─── Extrait du document
25      Par conséquent, la règle découlant de l’arrêt European Night Services e.a./Commission, précité, selon laquelle, il appartient à la Commission de s’assurer, aux fins de la régularité de la notification de la décision attaquée, que la personne à laquelle le courrier en cause a été remis à la représentation permanente allemande et qui a apposé le cachet de réception de celle-ci était habilitée, selon les règles d’organisation interne de cette représentation permanente, à recevoir le courrier n’est pas applicable en l’espèce.

26      Il en résulte que, si tant est que la République fédérale d’Allemagne entende soutenir qu’il appartient à la Commission de prouver que la personne à laquelle le courrier en cause a été remis à la représentation permanente allemande était habilitée à recevoir le courrier, la Commission n’est pas tenue de rapporter une telle preuve.

27      En deuxième lieu, la République fédérale d’Allemagne fait valoir que la Commission recourt, à son égard, à une pratique constante pour notifier les décisions fondées sur l’article 7 du règlement n° 659/1999, telles que la décision attaquée et qu’elle peut pas s’en écarter, ne serait-ce que pour des raisons de sécurité juridique. Dans le cadre de cette pratique, la Commission utiliserait un récépissé séparé sur lequel devraient être portés la date, le nom en caractères d’imprimerie de la personne prenant réception du courrier concerné, « le tampon ou le cachet, ainsi que la signature ». En l’espèce, cette pratique n’aurait pas été respectée, car l’accusé de réception, qui prend la forme d’un cachet apposé sur la copie de la lettre de transmission de la décision attaquée produite par la Commission, serait différent de celui habituellement utilisé par cette institution et ne serait ni rempli ni signé. La République fédérale d’Allemagne soutient que, dès lors, la notification de la décision attaquée ne peut pas être considérée comme ayant été valablement effectuée le 27 janvier 2011.

28      Il convient de relever que, si la République fédérale d’Allemagne soutient que l’accusé de réception, utilisé en l’espèce, se présentant sous la forme d’un cachet apposé sur un double de la lettre de transmission de la décision attaquée, est différent de celui habituellement utilisé par la Commission, lequel serait un récépissé distinct, elle ne développe aucune argumentation particulière à cet égard et n’apporte pas d’éléments prouvant le caractère inhabituel d’un tel accusé de réception. Elle précise, en outre, que l’accusé de réception utilisé en l’espèce constitue la preuve de la pratique constante de la Commission selon laquelle, « que ce soit sur un récépissé distinct ou en tous les cas sur le double de la lettre de notification préparé à cet effet », les champs pour la date, le nom et la signature doivent être remplis lors de la remise du courrier concerné. Il convient, dès lors, de comprendre que, par son argumentation relative à l’existence d’une prétendue pratique de la Commission en matière de notification des décisions telles que la décision attaquée, la République fédérale d’Allemagne ne conteste pas tant l’utilisation d’un accusé de réception différent de celui prétendument habituellement utilisé par la Commission que le fait que les champs pour la date, le nom et la signature n’aient pas été remplis.
──────
**Consigne de travail 1**
Transcrivez sans modification le passage de l'extrait de l'arrêt allant de « 26      Il en résulte » jusqu'à « une telle preuve. » inclus.
**Consigne de travail 2**
Reformulez sous forme de liste le paragraphe de l'extrait de l'arrêt qui commence par « En deuxième lieu, la République fédérale d'Allemagne fait valoir », en conservant ses faits essentiels.
Les données proviennent d'une autre source.
─── Jeu de données
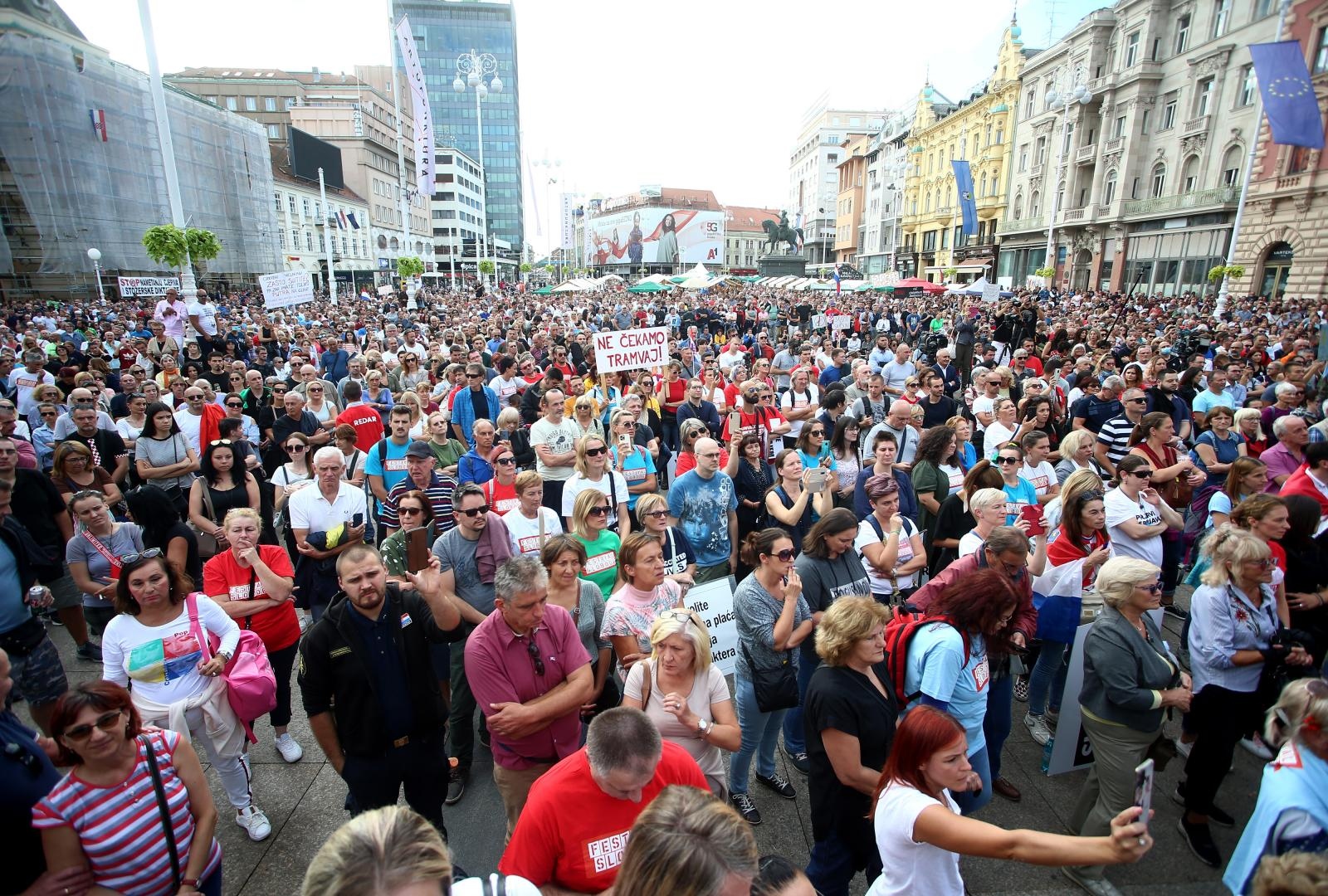 Zagreb: Na glavnom Trgu održan je Festival slobode 2.0 Zagreb: Na glavnom Trgu održan je Festival slobode 2.0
──────
**Résultat 1**
26      Il en résulte que, si tant est que la République fédérale d’Allemagne entende soutenir qu’il appartient à la Commission de prouver que la personne à laquelle le courrier en cause a été remis à la représentation permanente allemande était habilitée à recevoir le courrier, la Commission n’est pas tenue de rapporter une telle preuve.

**Résultat 2**
- Selon la République fédérale d'Allemagne, la Commission suit à son égard une pratique constante pour notifier les décisions fondées sur l'article 7 du règlement n° 659/1999. La Commission ne pourrait pas s'en écarter, ne serait-ce que pour des raisons de sécurité juridique.
- Dans le cadre de cette pratique, la Commission utiliserait un récépissé séparé. Celui-ci porterait la date, le nom en caractères d'imprimerie de la personne qui reçoit le courrier, le tampon ou le cachet, ainsi que la signature.
- En l'espèce, l'accusé de réception est un cachet apposé sur la copie de la lettre de transmission de la décision attaquée. D'après l'Allemagne, il serait différent de celui habituellement utilisé et ne serait ni rempli ni signé.
- L'Allemagne en conclut que la notification de la décision attaquée ne peut pas être considérée comme valablement effectuée le 27 janvier 2011.